Final pool volume from sample mixes was approximated 100 μl, with an expected concentration much below that required for sequencing, according to manufacturer’s indications. Hence, we used a Savant SpeedVac Concentrator (Thermo Scientific) to concentrate our library pools until a final desirable volume of 15–20 μl. Final concentration was obtained by using QPCR, according to manufacturer’s indications.

Modifications to pre-sequencing mix preparation

According to the manufacturer, standard procedure to handle library pool prior to sequencing is:

  1. a.

    Dilute library pool to 2 nM if necessary

  2. b.

    Add 5 μl of 2 nM library pool to 5 μl of 0.2 N NaOH

  3. c.

    Add 990 μl HT1 buffer to the 10 μl denature pool to reach a final concentration of 10 pM

We decided to modify the standard procedure taking into account the following limitations:

  • Minimum volume of HT1 Buffer should be 600 μl.

  • Maximum NaOH final concentration should be 0.0025 N.

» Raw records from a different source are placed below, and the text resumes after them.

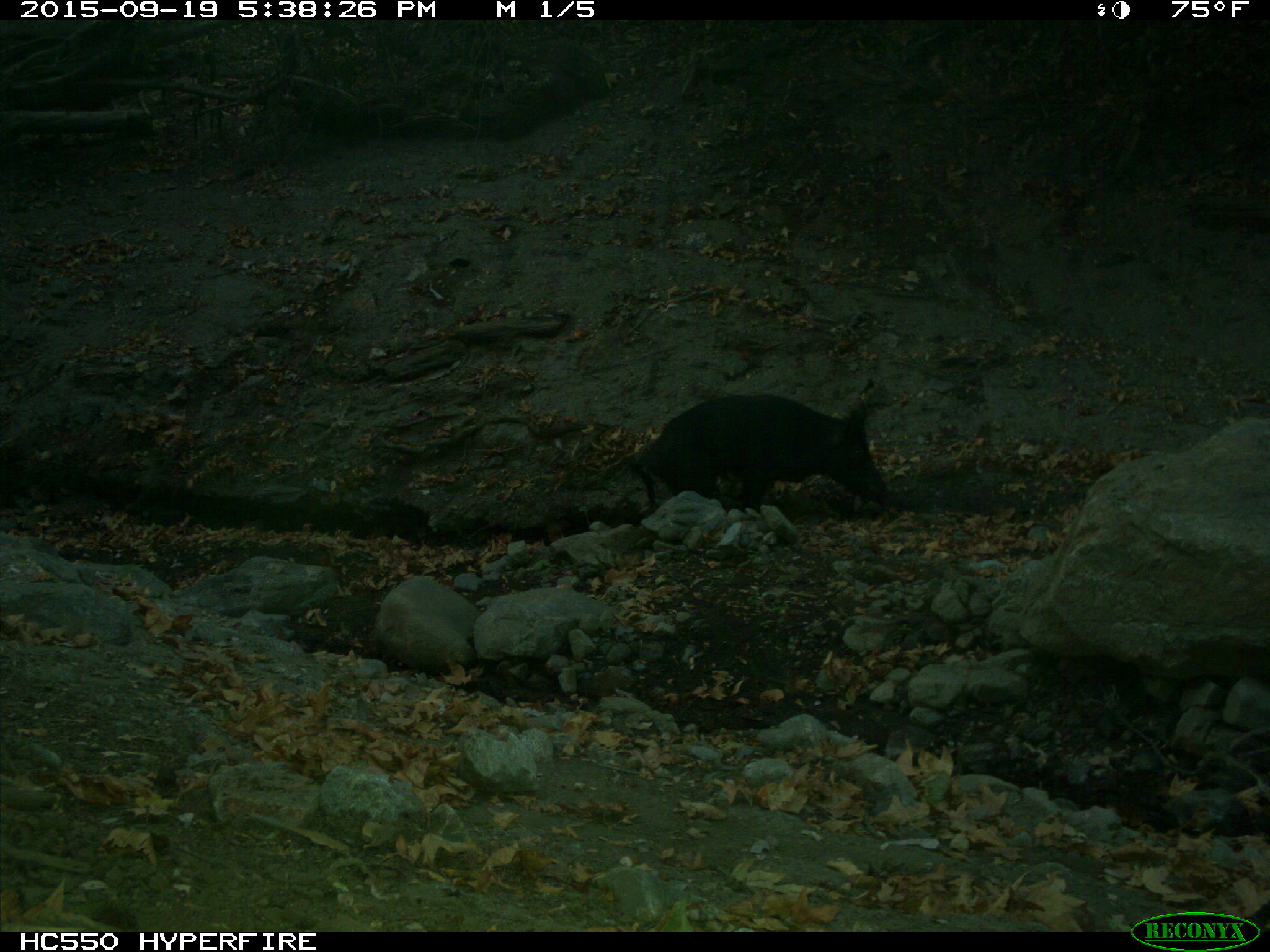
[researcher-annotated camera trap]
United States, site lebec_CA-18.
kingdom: Animalia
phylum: Chordata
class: Mammalia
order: Artiodactyla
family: Suidae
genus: Sus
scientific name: Sus scrofa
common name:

  • Minimum final pool concentration should be 8 pM

First, HT1 Buffer volume was reduced to 600 μl, calculating the theoretical library concentration using standard formula:

$$ Ci\times Vi= Cf\times V\mathrm{f}; $$

being Ci the initial pool concentration, Vi the initial volume, Cf the final theoretical concentration and Vf the final volume.

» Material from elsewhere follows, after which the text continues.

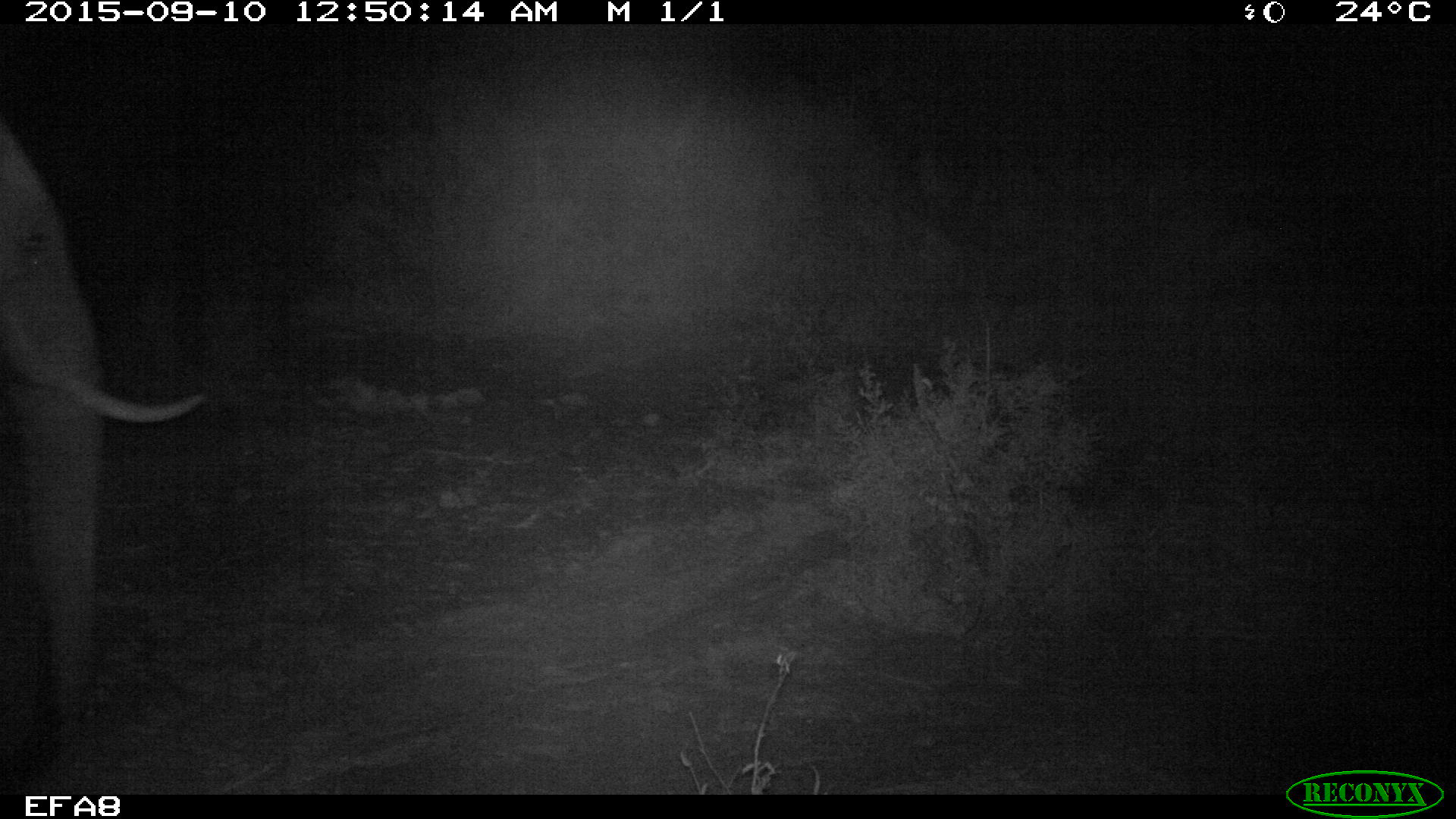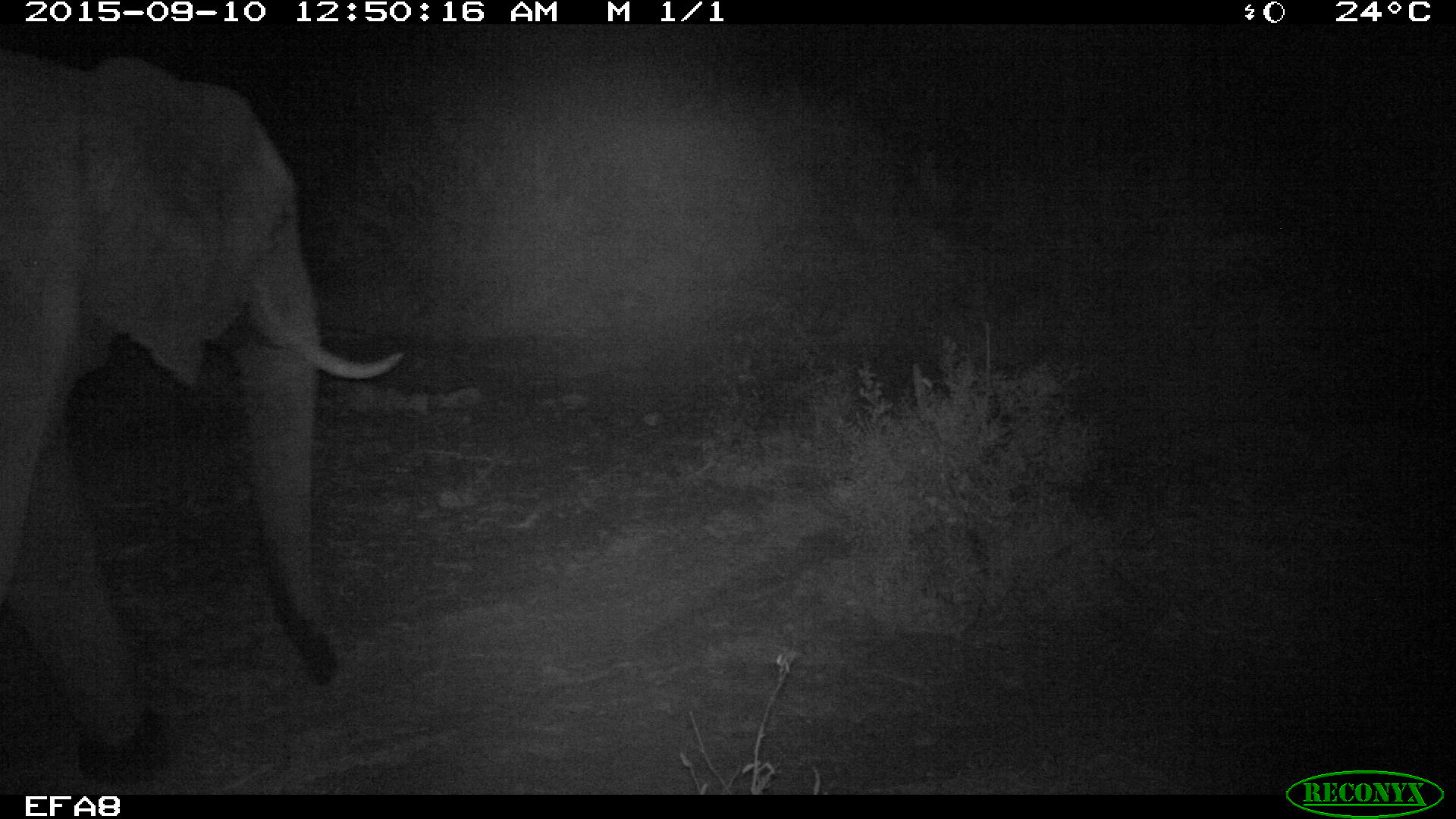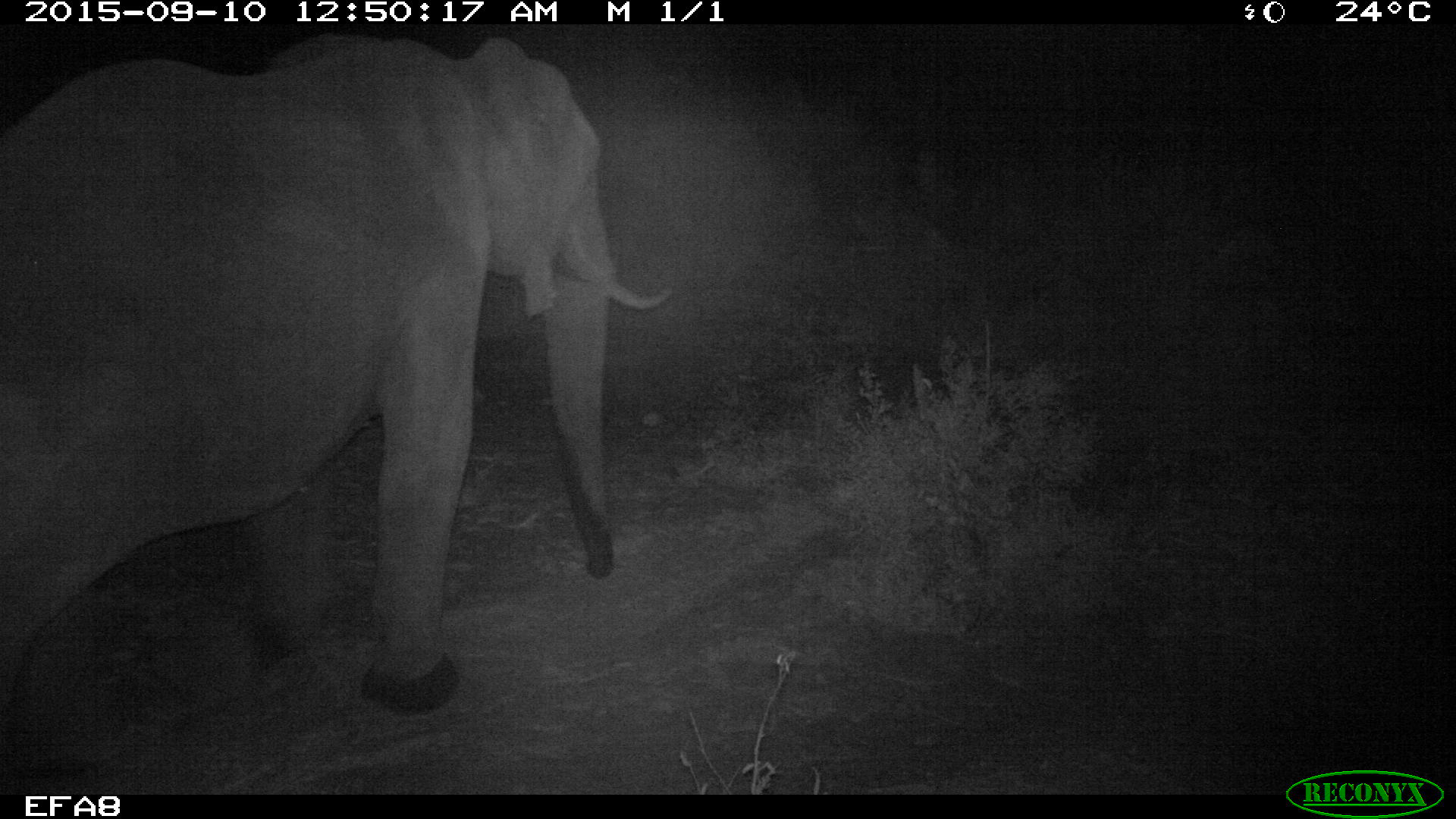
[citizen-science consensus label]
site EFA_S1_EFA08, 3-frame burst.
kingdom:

If the Cf obtained was higher or close to 8 pM, the pool was considered suitable for sequencing. However, if the Cf obtained was lower than 8 pM, pool mix was obtained as follows:

  1. a.

    Add 1 μl of 1 N NaOH solution to 9 μl of library pool.

  2. b.

    Add 600 μl of HT1 buffer

NOTE

Sequencing of all the library pools was performed in a Miseq platform (Illumina) with paired-end protocol and v2 chemistry (300 cycles).